◆ Data in this exercise:
* * *

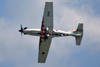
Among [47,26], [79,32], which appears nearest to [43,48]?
[47,26]

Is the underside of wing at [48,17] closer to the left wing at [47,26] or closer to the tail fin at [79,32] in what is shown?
the left wing at [47,26]

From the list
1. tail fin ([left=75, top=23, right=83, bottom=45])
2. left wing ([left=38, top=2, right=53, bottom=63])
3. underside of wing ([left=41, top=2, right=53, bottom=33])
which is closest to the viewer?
underside of wing ([left=41, top=2, right=53, bottom=33])

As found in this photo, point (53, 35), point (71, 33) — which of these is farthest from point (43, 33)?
point (71, 33)

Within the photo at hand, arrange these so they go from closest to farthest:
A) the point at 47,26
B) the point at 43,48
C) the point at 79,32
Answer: the point at 47,26 < the point at 79,32 < the point at 43,48

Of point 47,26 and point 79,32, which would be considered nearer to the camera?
point 47,26

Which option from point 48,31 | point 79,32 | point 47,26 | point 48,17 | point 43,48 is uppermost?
point 48,17

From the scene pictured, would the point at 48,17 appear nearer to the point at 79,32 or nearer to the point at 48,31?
the point at 48,31

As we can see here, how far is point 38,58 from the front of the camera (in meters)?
57.2

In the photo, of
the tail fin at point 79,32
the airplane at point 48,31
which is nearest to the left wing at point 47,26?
the airplane at point 48,31

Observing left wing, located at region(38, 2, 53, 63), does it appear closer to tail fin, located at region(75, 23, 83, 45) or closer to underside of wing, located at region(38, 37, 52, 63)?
underside of wing, located at region(38, 37, 52, 63)

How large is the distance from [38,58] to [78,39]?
9.47 metres

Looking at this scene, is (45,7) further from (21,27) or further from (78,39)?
(78,39)

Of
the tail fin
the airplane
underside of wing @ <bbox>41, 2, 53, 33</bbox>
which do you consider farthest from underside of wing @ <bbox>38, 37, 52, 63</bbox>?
the tail fin

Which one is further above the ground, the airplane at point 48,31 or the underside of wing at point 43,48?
the airplane at point 48,31
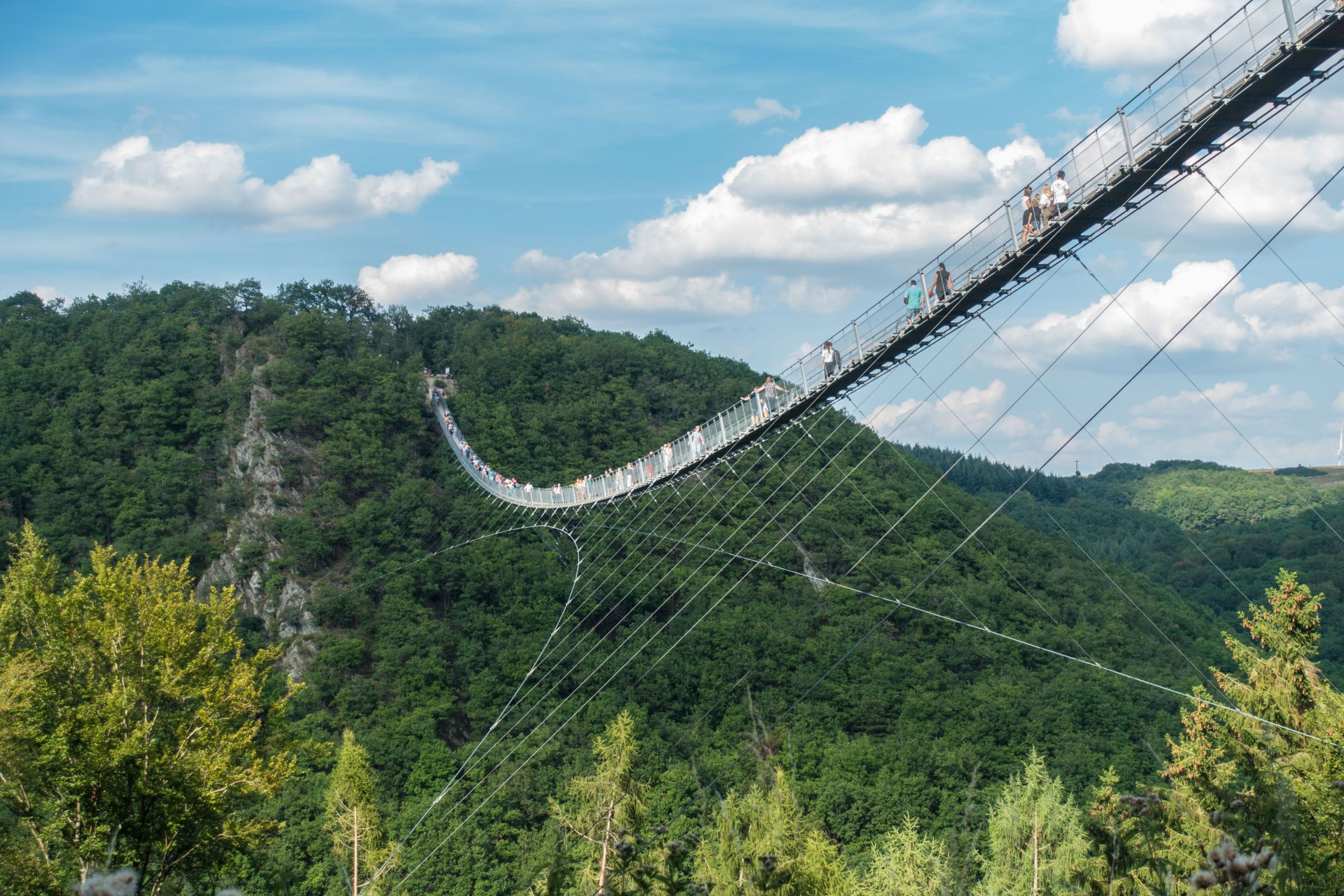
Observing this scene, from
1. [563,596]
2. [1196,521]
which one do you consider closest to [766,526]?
[563,596]

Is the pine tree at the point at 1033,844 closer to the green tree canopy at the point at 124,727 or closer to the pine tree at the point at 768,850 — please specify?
the pine tree at the point at 768,850

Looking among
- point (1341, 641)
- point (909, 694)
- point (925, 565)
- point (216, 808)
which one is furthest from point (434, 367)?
point (216, 808)

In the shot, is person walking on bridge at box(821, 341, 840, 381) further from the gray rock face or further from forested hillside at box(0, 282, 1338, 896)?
the gray rock face

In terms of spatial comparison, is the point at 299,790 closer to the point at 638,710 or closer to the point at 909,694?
the point at 638,710

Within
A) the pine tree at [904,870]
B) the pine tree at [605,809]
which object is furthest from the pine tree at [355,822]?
the pine tree at [904,870]

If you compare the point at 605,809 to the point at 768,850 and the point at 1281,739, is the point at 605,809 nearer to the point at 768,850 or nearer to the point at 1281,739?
the point at 768,850

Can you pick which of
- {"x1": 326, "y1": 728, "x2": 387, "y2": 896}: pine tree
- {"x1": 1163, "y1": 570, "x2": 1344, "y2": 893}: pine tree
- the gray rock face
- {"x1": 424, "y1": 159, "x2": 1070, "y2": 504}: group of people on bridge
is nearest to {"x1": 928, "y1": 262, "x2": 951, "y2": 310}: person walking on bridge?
{"x1": 424, "y1": 159, "x2": 1070, "y2": 504}: group of people on bridge
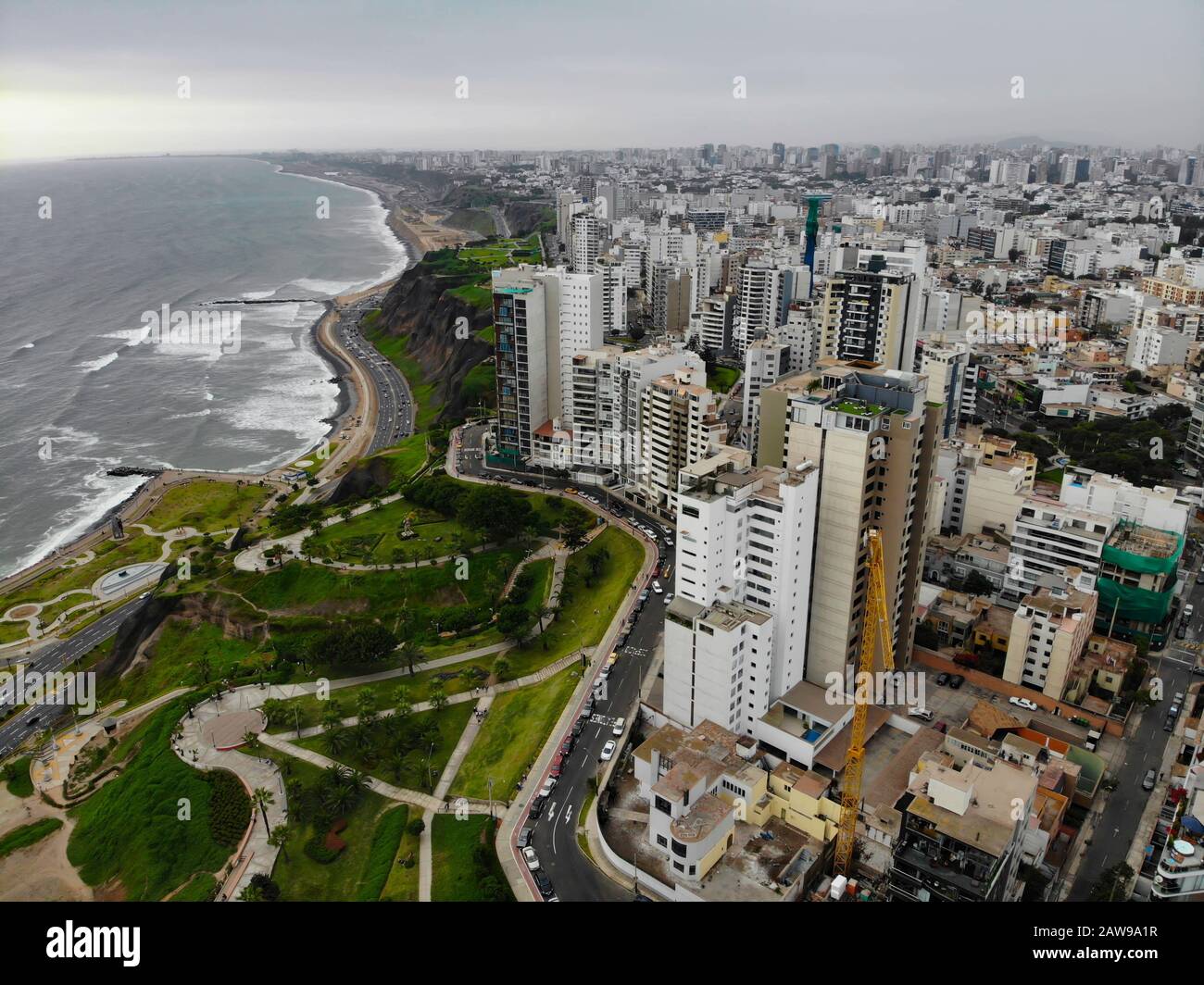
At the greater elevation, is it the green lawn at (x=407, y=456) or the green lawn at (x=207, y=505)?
the green lawn at (x=407, y=456)

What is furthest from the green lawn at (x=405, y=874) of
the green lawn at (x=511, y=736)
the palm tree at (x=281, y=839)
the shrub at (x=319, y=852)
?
the palm tree at (x=281, y=839)

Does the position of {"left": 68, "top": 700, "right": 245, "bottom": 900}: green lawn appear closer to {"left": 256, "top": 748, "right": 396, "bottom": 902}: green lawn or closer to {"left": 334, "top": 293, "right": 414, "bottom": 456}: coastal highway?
{"left": 256, "top": 748, "right": 396, "bottom": 902}: green lawn

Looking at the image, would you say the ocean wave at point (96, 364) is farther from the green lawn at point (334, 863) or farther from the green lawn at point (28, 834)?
the green lawn at point (334, 863)

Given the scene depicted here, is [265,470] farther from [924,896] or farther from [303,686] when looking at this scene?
[924,896]

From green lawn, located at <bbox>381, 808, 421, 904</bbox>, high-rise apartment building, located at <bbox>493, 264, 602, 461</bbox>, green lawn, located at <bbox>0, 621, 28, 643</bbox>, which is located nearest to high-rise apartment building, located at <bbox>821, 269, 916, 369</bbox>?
high-rise apartment building, located at <bbox>493, 264, 602, 461</bbox>

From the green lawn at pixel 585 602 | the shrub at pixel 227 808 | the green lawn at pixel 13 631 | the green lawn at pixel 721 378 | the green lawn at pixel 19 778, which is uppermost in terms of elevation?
the green lawn at pixel 721 378

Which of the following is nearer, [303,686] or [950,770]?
[950,770]

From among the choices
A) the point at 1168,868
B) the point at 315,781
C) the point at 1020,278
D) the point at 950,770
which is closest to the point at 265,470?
the point at 315,781
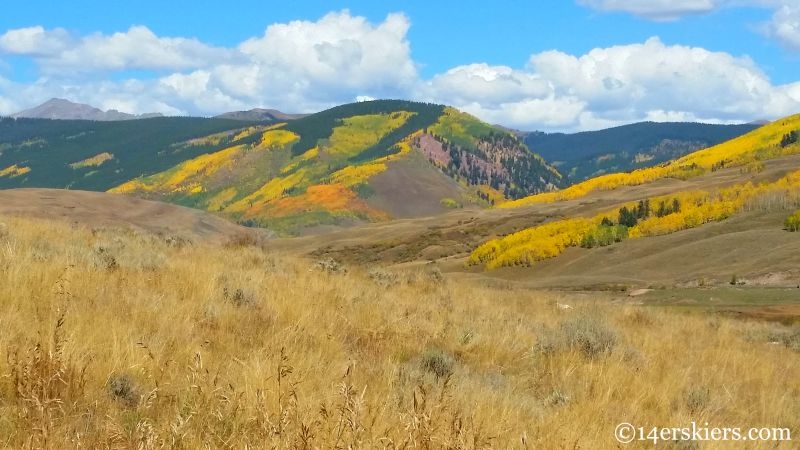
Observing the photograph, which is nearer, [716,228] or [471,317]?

* * *

◆ Stated goal:
Rewrite all of the lines above as a JSON list of strings, one string per line, omitting blank lines and the picture lines.

◆ Output:
[
  "Among [47,26], [79,32], which appears nearest to [43,48]?",
  "[47,26]",
  "Is the underside of wing at [48,17] closer to the left wing at [47,26] or closer to the tail fin at [79,32] in what is shown?",
  "the left wing at [47,26]",
  "From the list",
  "1. tail fin ([left=75, top=23, right=83, bottom=45])",
  "2. left wing ([left=38, top=2, right=53, bottom=63])",
  "3. underside of wing ([left=41, top=2, right=53, bottom=33])",
  "which is closest to the viewer?",
  "underside of wing ([left=41, top=2, right=53, bottom=33])",
  "As found in this photo, point (53, 35), point (71, 33) — which of these is farthest from point (43, 33)?",
  "point (71, 33)",
  "Within the photo at hand, arrange these so they go from closest to farthest:",
  "A) the point at 47,26",
  "B) the point at 43,48",
  "C) the point at 79,32",
  "Answer: the point at 47,26 < the point at 79,32 < the point at 43,48",
  "Of point 47,26 and point 79,32, which would be considered nearer to the camera?",
  "point 47,26",
  "Which option from point 48,31 | point 79,32 | point 47,26 | point 48,17 | point 43,48 is uppermost?",
  "point 48,17",
  "From the scene pictured, would the point at 48,17 appear nearer to the point at 79,32 or nearer to the point at 48,31?",
  "the point at 48,31",
  "As we can see here, how far is point 38,58 from the front of the camera (in meters)?",
  "57.2",
  "In the photo, of",
  "the tail fin at point 79,32",
  "the airplane at point 48,31",
  "which is nearest to the left wing at point 47,26?",
  "the airplane at point 48,31",
  "Observing left wing, located at region(38, 2, 53, 63), does it appear closer to tail fin, located at region(75, 23, 83, 45) or closer to underside of wing, located at region(38, 37, 52, 63)?",
  "underside of wing, located at region(38, 37, 52, 63)",
  "How large is the distance from [38,58] to [78,39]?",
  "9.47 metres",
  "Looking at this scene, is (45,7) further from (21,27) or further from (78,39)?",
  "(78,39)",
  "Of",
  "the tail fin",
  "the airplane",
  "underside of wing @ <bbox>41, 2, 53, 33</bbox>",
  "which do you consider farthest from underside of wing @ <bbox>38, 37, 52, 63</bbox>?",
  "the tail fin",
  "Which one is further above the ground, the airplane at point 48,31 or the underside of wing at point 43,48?",
  "the airplane at point 48,31",
  "Observing this scene, from",
  "1. [563,596]",
  "2. [1196,521]",
  "which one do you consider closest to [766,526]?",
  "[563,596]",
  "Is the pine tree at the point at 1033,844 closer to the green tree canopy at the point at 124,727 or closer to the pine tree at the point at 768,850 — please specify?",
  "the pine tree at the point at 768,850",
  "Looking among",
  "- point (1341, 641)",
  "- point (909, 694)",
  "- point (925, 565)",
  "- point (216, 808)",
  "which one is furthest from point (434, 367)?",
  "point (216, 808)",
  "In the shot, is person walking on bridge at box(821, 341, 840, 381) further from the gray rock face or further from forested hillside at box(0, 282, 1338, 896)?",
  "the gray rock face",
  "In terms of spatial comparison, is the point at 299,790 closer to the point at 638,710 or closer to the point at 909,694?",
  "the point at 638,710",
  "Within",
  "A) the pine tree at [904,870]",
  "B) the pine tree at [605,809]",
  "which object is furthest from the pine tree at [355,822]?",
  "the pine tree at [904,870]",
  "If you compare the point at 605,809 to the point at 768,850 and the point at 1281,739, is the point at 605,809 nearer to the point at 768,850 or nearer to the point at 1281,739?",
  "the point at 768,850",
  "Can you pick which of",
  "- {\"x1\": 326, \"y1\": 728, \"x2\": 387, \"y2\": 896}: pine tree",
  "- {\"x1\": 1163, \"y1\": 570, \"x2\": 1344, \"y2\": 893}: pine tree",
  "- the gray rock face",
  "- {\"x1\": 424, \"y1\": 159, \"x2\": 1070, \"y2\": 504}: group of people on bridge",
  "is nearest to {\"x1\": 928, \"y1\": 262, \"x2\": 951, \"y2\": 310}: person walking on bridge?",
  "{\"x1\": 424, \"y1\": 159, \"x2\": 1070, \"y2\": 504}: group of people on bridge",
  "At the greater elevation, is it the green lawn at (x=407, y=456) or the green lawn at (x=207, y=505)?",
  "the green lawn at (x=407, y=456)",
  "What is furthest from the green lawn at (x=405, y=874) of",
  "the green lawn at (x=511, y=736)",
  "the palm tree at (x=281, y=839)",
  "the shrub at (x=319, y=852)",
  "?",
  "the palm tree at (x=281, y=839)",
  "Does the position of {\"left\": 68, \"top\": 700, \"right\": 245, \"bottom\": 900}: green lawn appear closer to {\"left\": 256, \"top\": 748, \"right\": 396, \"bottom\": 902}: green lawn or closer to {\"left\": 334, \"top\": 293, \"right\": 414, \"bottom\": 456}: coastal highway?",
  "{\"left\": 256, \"top\": 748, \"right\": 396, \"bottom\": 902}: green lawn",
  "Looking at the image, would you say the ocean wave at point (96, 364) is farther from the green lawn at point (334, 863) or farther from the green lawn at point (28, 834)?",
  "the green lawn at point (334, 863)",
  "Given the scene depicted here, is [265,470] farther from [924,896] or farther from [303,686] when looking at this scene?",
  "[924,896]",
  "From green lawn, located at <bbox>381, 808, 421, 904</bbox>, high-rise apartment building, located at <bbox>493, 264, 602, 461</bbox>, green lawn, located at <bbox>0, 621, 28, 643</bbox>, which is located nearest to high-rise apartment building, located at <bbox>821, 269, 916, 369</bbox>?",
  "high-rise apartment building, located at <bbox>493, 264, 602, 461</bbox>",
  "From the green lawn at pixel 585 602 | the shrub at pixel 227 808 | the green lawn at pixel 13 631 | the green lawn at pixel 721 378 | the green lawn at pixel 19 778, which is uppermost in terms of elevation?",
  "the green lawn at pixel 721 378",
  "Which of the following is nearer, [303,686] or [950,770]?",
  "[950,770]",
  "From among the choices",
  "A) the point at 1168,868",
  "B) the point at 315,781",
  "C) the point at 1020,278",
  "D) the point at 950,770",
  "which is closest to the point at 265,470?",
  "the point at 315,781",
  "Observing the photograph, which is nearer, [716,228] or [471,317]?"
]